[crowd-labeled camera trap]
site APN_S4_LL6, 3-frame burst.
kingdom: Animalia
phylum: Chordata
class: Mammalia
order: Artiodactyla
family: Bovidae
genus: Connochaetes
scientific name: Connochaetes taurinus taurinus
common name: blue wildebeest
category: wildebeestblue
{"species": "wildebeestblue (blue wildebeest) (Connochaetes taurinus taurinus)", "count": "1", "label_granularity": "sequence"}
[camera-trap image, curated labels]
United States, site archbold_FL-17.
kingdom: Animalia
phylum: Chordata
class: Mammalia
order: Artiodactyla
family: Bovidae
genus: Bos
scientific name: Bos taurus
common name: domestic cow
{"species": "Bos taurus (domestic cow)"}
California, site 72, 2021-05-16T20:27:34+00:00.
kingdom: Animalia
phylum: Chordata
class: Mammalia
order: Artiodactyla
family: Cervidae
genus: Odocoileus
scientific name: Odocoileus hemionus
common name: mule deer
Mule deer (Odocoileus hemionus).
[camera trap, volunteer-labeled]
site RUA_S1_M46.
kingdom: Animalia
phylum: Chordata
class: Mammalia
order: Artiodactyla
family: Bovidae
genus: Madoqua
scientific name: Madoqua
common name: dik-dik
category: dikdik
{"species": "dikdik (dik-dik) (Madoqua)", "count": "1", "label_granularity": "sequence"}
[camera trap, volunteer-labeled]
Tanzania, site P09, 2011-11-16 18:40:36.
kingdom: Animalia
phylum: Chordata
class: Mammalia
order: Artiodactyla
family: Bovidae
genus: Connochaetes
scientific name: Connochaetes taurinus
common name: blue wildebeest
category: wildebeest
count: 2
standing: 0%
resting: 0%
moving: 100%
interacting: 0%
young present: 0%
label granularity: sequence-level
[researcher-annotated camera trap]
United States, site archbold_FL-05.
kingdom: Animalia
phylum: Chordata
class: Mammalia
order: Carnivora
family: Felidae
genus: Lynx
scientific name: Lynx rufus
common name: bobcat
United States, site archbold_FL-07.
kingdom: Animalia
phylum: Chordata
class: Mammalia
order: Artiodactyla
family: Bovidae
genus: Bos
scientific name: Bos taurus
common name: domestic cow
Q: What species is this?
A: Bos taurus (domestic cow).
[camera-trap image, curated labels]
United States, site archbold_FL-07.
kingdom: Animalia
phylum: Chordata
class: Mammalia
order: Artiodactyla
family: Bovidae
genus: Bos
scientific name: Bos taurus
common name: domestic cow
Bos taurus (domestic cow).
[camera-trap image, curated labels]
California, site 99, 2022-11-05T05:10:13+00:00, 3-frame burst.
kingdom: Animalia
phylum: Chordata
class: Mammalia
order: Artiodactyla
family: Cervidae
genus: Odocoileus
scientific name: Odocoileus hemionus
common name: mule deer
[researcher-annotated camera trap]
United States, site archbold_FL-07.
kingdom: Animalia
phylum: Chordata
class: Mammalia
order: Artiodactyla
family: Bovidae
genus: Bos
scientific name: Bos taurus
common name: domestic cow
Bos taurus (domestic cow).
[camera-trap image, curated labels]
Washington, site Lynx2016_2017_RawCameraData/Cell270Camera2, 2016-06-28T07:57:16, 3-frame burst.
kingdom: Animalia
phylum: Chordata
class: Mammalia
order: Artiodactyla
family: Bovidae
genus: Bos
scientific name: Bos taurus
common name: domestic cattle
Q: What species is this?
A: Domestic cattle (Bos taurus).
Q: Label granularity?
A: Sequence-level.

| Exercise objective |
Copy the data above in full, character for character.

| Written reply |
[crowd-labeled camera trap]
site APN_S4_LL6, 3-frame burst.
kingdom: Animalia
phylum: Chordata
class: Mammalia
order: Artiodactyla
family: Bovidae
genus: Connochaetes
scientific name: Connochaetes taurinus taurinus
common name: blue wildebeest
category: wildebeestblue
{"species": "wildebeestblue (blue wildebeest) (Connochaetes taurinus taurinus)", "count": "1", "label_granularity": "sequence"}
[camera-trap image, curated labels]
United States, site archbold_FL-17.
kingdom: Animalia
phylum: Chordata
class: Mammalia
order: Artiodactyla
family: Bovidae
genus: Bos
scientific name: Bos taurus
common name: domestic cow
{"species": "Bos taurus (domestic cow)"}
California, site 72, 2021-05-16T20:27:34+00:00.
kingdom: Animalia
phylum: Chordata
class: Mammalia
order: Artiodactyla
family: Cervidae
genus: Odocoileus
scientific name: Odocoileus hemionus
common name: mule deer
Mule deer (Odocoileus hemionus).
[camera trap, volunteer-labeled]
site RUA_S1_M46.
kingdom: Animalia
phylum: Chordata
class: Mammalia
order: Artiodactyla
family: Bovidae
genus: Madoqua
scientific name: Madoqua
common name: dik-dik
category: dikdik
{"species": "dikdik (dik-dik) (Madoqua)", "count": "1", "label_granularity": "sequence"}
[camera trap, volunteer-labeled]
Tanzania, site P09, 2011-11-16 18:40:36.
kingdom: Animalia
phylum: Chordata
class: Mammalia
order: Artiodactyla
family: Bovidae
genus: Connochaetes
scientific name: Connochaetes taurinus
common name: blue wildebeest
category: wildebeest
count: 2
standing: 0%
resting: 0%
moving: 100%
interacting: 0%
young present: 0%
label granularity: sequence-level
[researcher-annotated camera trap]
United States, site archbold_FL-05.
kingdom: Animalia
phylum: Chordata
class: Mammalia
order: Carnivora
family: Felidae
genus: Lynx
scientific name: Lynx rufus
common name: bobcat
United States, site archbold_FL-07.
kingdom: Animalia
phylum: Chordata
class: Mammalia
order: Artiodactyla
family: Bovidae
genus: Bos
scientific name: Bos taurus
common name: domestic cow
Q: What species is this?
A: Bos taurus (domestic cow).
[camera-trap image, curated labels]
United States, site archbold_FL-07.
kingdom: Animalia
phylum: Chordata
class: Mammalia
order: Artiodactyla
family: Bovidae
genus: Bos
scientific name: Bos taurus
common name: domestic cow
Bos taurus (domestic cow).
[camera-trap image, curated labels]
California, site 99, 2022-11-05T05:10:13+00:00, 3-frame burst.
kingdom: Animalia
phylum: Chordata
class: Mammalia
order: Artiodactyla
family: Cervidae
genus: Odocoileus
scientific name: Odocoileus hemionus
common name: mule deer
[researcher-annotated camera trap]
United States, site archbold_FL-07.
kingdom: Animalia
phylum: Chordata
class: Mammalia
order: Artiodactyla
family: Bovidae
genus: Bos
scientific name: Bos taurus
common name: domestic cow
Bos taurus (domestic cow).
[camera-trap image, curated labels]
Washington, site Lynx2016_2017_RawCameraData/Cell270Camera2, 2016-06-28T07:57:16, 3-frame burst.
kingdom: Animalia
phylum: Chordata
class: Mammalia
order: Artiodactyla
family: Bovidae
genus: Bos
scientific name: Bos taurus
common name: domestic cattle
Q: What species is this?
A: Domestic cattle (Bos taurus).
Q: Label granularity?
A: Sequence-level.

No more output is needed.